#### WORK INSTRUCTIONS
Print the listing in full, exactly as it stands.

-*-*-

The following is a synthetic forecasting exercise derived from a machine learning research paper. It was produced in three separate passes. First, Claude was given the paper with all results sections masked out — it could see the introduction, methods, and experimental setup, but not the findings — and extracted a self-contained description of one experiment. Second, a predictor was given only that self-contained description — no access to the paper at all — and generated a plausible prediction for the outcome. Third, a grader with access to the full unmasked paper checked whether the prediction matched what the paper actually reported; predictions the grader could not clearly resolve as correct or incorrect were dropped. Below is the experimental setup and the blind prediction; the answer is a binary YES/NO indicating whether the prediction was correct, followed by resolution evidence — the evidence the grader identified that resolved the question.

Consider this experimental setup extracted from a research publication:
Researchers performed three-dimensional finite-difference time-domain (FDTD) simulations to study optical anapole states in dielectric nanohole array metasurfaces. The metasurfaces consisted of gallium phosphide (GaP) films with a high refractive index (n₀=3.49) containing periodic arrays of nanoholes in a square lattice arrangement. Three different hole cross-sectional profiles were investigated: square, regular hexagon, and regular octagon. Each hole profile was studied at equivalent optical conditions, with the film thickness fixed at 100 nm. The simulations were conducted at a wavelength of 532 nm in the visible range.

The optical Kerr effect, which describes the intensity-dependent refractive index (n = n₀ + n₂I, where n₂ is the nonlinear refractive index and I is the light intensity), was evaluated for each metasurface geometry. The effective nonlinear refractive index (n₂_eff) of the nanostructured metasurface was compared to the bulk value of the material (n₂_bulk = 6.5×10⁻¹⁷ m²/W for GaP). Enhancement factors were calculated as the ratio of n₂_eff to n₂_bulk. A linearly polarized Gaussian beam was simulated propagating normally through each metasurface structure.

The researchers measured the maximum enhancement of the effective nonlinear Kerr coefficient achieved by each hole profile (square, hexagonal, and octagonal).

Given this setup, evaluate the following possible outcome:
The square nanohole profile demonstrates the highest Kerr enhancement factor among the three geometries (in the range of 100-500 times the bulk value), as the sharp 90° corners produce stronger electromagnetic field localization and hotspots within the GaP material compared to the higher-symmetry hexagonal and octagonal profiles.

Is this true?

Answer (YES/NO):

-*-*-

#### SOLUTION TO THIS EXERCISE
The following is a synthetic forecasting exercise derived from a machine learning research paper. It was produced in three separate passes. First, Claude was given the paper with all results sections masked out — it could see the introduction, methods, and experimental setup, but not the findings — and extracted a self-contained description of one experiment. Second, a predictor was given only that self-contained description — no access to the paper at all — and generated a plausible prediction for the outcome. Third, a grader with access to the full unmasked paper checked whether the prediction matched what the paper actually reported; predictions the grader could not clearly resolve as correct or incorrect were dropped. Below is the experimental setup and the blind prediction; the answer is a binary YES/NO indicating whether the prediction was correct, followed by resolution evidence — the evidence the grader identified that resolved the question.

Consider this experimental setup extracted from a research publication:
Researchers performed three-dimensional finite-difference time-domain (FDTD) simulations to study optical anapole states in dielectric nanohole array metasurfaces. The metasurfaces consisted of gallium phosphide (GaP) films with a high refractive index (n₀=3.49) containing periodic arrays of nanoholes in a square lattice arrangement. Three different hole cross-sectional profiles were investigated: square, regular hexagon, and regular octagon. Each hole profile was studied at equivalent optical conditions, with the film thickness fixed at 100 nm. The simulations were conducted at a wavelength of 532 nm in the visible range.

The optical Kerr effect, which describes the intensity-dependent refractive index (n = n₀ + n₂I, where n₂ is the nonlinear refractive index and I is the light intensity), was evaluated for each metasurface geometry. The effective nonlinear refractive index (n₂_eff) of the nanostructured metasurface was compared to the bulk value of the material (n₂_bulk = 6.5×10⁻¹⁷ m²/W for GaP). Enhancement factors were calculated as the ratio of n₂_eff to n₂_bulk. A linearly polarized Gaussian beam was simulated propagating normally through each metasurface structure.

The researchers measured the maximum enhancement of the effective nonlinear Kerr coefficient achieved by each hole profile (square, hexagonal, and octagonal).

Given this setup, evaluate the following possible outcome:
The square nanohole profile demonstrates the highest Kerr enhancement factor among the three geometries (in the range of 100-500 times the bulk value), as the sharp 90° corners produce stronger electromagnetic field localization and hotspots within the GaP material compared to the higher-symmetry hexagonal and octagonal profiles.

Is this true?

Answer (YES/NO):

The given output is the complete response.